The hard-link migration store method uses these steps:

  1. Use ScanState to collect the user state data with the /hardlink and /nocompress switches and store it to a migration store. The migration store is stored on the same volume as the operating system.

  2. Install Windows 7.

  3. Use LoadState to restore the user data using the /hardlink switch.

Learning about Hard-Link Migration

You can perform a hard-link migration in some computer refresh scenarios. The hard-link migration provides significant improvement in the migration performance. When you perform a hard-link migration, the migration store is created as a full folder structure similar to the following graphic:



While it looks as though this is a full copy of all the folders and files that will be included in the migration, they are actually just links to the files. At this point, you have two links to each of the files and folders but only one copy of the file on the drive. If you delete only one link, the file still exists. The file is only deleted when you delete both the links.

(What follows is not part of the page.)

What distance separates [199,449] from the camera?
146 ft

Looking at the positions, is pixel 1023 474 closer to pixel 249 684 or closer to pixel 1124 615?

When the hard-link migration store is restored with LoadState, the files aren't actually copied. Instead, the hard link is modified to have the data in a different location in the directory structure. In other words, if Sally's profile was stored in the C:\Documents and Settings\Sa11y folder in Windows XP, the hard-link migration changes the location to C:\Users\Sally in Windows 7.

The hard-link migration store takes up relatively little space. For example, the actual C:\Windows folder takes up about 1.6 GB of space on the hard drive but the C:\HardLinkStore folder shown in the graphic (which includes the \C$\Windows folder) takes up only 24 MB on disk. A hard-link migration store can't be compressed. Because the migration is compressed by default, you need to include the /nocompress switch when using the /hardlink switch.

You cannot do a hard-link migration in any of the following scenarios:

  • You are migrating from one computer to a second computer, such as in a replace scenario.

  • You are migrating data from one volume to another volume (such as from the C: drive to the D: drive). A hard link can only point to files on the same volume.

  • You are formatting or repartitioning the disk that contains the hard-link migration store.



Refresh Using

Windows.old

If you do a clean installation (not an upgrade) of Windows 7 on a computer that has Windows XP, Windows Vista, or Windows 7 installed, the installation will detect the previous operating system and store files in a folder called Windows.old. You can then retrieve user state data from this folder using LoadState.

The high-level steps when using this method are as follows:

  1. Install Windows 7 on a computer that includes another operating system.

  2. Use ScanState to capture the user data from the Windows.old folder.

  3. Use LoadState to restore the user data from the Windows.old folder.

1.2. Replace Scenario

There are times when the existing hardware is replaced. This could be because the hardware is older and it can't support the hardware requirements, or as part of a regular hardware upgrade within the organization. Replace scenarios are also known as side-by-side upgrades.

When the user receives a new computer, you can restore their user state data just as if you're performing a wipe-and-load. You can use these high-level steps:

  1. Use ScanState to collect the user state data and store it to a migration store in a compressed state to save space. It can be stored on a network share or a removable hard drive.

  2. Install the new computer with Windows 7.

  3. Use LoadState to restore the user data.